Initial test of capabilities
Nothing in business is certain as much as we’d like to hope so. Your new department is also in a period of trepidation in the beginning. There’s no way to avoid this; it’s something all new teams and sections have to go through. You must be prepared to disband the department if it does not show promise after a period of time that is reasonable such as six months to a year. It’s really a race to iron out the creases before the problems begin to either cost money or take too long to be remedied while projects and tasks are going on. So, to curve around this an initial test of capabilities is the best way to go about it. Give your new department a task to undergo that mimics the responsibilities it will have once up and running. This could be to work with other departments, or on its own. Here you’ll see any cracks begin to form and the time to catch them early on. Certain members of the team may not get on with each other, which can cause major disruption in the formation of ideas as well as implement them. The human element is always present in business and leaders that overlook it will always pay the price. It’s not a mark against your name if you are figuratively holding their hand as they go along. Monitor the progress of the department and the job it has undertaken like a hawk. You should be doing this by giving an executive board member or high-ranking manager to oversee the department while still in its infancy.
The final report
After your new department has been formed, and the initial test of capabilities has been done seek a report from your managers. Ask them to write in detail what the positives and negatives are of the new team. Specially address whether the allocation of resources and financial support are enough to maintain the department indefinitely. Require a section in the report, to go into the teamwork efficiency levels and where the strength and weaknesses lie within each member and or process. Also, question whether the employees have taken on board the new ethos and are can comprehend through their actions what the department aims, values and ethos are. With this all-important report, you’ll gain an insight into how the newest extension of your business is working on a deeper level than just word of mouth.

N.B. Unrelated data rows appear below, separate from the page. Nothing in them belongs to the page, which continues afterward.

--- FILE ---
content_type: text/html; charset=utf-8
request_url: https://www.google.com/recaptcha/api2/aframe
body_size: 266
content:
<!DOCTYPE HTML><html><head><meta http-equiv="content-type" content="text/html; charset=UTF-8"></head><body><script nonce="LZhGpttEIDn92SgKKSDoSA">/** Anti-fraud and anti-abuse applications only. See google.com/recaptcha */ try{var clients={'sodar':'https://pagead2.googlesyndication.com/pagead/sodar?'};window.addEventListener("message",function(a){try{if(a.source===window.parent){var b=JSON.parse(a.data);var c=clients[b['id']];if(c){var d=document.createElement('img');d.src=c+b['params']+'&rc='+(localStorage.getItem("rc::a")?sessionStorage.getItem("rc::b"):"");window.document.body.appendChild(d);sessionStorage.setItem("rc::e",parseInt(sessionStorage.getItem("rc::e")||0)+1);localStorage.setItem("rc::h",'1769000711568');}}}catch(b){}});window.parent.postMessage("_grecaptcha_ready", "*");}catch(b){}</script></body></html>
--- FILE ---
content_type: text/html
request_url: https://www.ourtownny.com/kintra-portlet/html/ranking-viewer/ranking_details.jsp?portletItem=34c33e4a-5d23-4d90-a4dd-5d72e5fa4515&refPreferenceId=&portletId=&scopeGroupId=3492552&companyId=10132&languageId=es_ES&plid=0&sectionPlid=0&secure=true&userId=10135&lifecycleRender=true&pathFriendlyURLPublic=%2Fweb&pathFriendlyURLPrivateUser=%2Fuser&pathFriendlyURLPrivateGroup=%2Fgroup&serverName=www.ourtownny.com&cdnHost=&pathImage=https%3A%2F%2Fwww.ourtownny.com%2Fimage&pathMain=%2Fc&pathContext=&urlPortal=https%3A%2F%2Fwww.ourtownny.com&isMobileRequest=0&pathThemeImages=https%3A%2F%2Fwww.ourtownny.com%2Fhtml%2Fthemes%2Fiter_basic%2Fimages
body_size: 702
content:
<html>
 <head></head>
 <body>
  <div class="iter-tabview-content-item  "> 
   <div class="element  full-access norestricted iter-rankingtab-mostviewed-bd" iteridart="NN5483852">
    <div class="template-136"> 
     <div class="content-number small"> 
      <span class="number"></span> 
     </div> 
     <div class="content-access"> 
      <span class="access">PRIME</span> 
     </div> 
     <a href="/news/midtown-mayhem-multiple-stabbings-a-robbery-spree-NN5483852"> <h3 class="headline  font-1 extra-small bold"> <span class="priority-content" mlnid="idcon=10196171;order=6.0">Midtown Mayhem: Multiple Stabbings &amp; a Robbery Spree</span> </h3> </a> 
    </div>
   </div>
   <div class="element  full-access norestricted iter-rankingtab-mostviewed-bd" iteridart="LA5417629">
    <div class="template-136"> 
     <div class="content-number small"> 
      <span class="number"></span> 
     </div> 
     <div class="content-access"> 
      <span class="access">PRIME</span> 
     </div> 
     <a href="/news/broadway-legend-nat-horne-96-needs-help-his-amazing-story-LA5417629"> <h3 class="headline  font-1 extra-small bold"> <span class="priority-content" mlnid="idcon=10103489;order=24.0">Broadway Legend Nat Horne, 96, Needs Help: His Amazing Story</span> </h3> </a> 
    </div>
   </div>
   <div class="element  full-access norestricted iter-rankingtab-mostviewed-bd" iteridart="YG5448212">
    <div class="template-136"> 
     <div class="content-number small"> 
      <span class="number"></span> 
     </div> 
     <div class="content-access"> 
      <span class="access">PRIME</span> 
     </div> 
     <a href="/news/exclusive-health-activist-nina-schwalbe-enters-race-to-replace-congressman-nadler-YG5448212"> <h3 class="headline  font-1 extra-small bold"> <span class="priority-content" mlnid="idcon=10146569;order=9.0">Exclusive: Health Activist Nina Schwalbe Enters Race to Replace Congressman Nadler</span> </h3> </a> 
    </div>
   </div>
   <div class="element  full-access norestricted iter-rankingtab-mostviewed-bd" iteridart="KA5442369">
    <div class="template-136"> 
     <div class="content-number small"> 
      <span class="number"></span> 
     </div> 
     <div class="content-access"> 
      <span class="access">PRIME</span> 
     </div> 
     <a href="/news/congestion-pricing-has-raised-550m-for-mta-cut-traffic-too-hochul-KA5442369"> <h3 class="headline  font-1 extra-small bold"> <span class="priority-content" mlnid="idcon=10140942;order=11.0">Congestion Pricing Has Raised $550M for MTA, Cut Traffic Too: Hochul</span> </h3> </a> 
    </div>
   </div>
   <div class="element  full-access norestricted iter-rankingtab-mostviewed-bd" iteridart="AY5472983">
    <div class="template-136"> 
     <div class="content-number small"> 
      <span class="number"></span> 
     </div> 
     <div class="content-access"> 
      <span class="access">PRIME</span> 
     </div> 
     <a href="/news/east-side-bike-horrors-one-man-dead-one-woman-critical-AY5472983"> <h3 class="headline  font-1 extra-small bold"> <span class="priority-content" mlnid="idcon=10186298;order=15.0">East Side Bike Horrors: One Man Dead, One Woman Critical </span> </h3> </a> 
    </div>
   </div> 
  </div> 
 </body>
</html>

Adding a new section to a business is a clear sign of success. Your business has gotten to a point whereby you need to expand in-house and have chosen to stop giving your tasks out to a third party. However, it’s a complex and sometimes laborious process as you have to be meticulous in your approach. Ask yourself why you have created this department and what role is it to play in your business. Work out whether or not you have the right amount of resources and funds available to make sure the team has all it requires. Hire the correct people with the talents and skills needed, but also those that can comprehend your company culture and aims.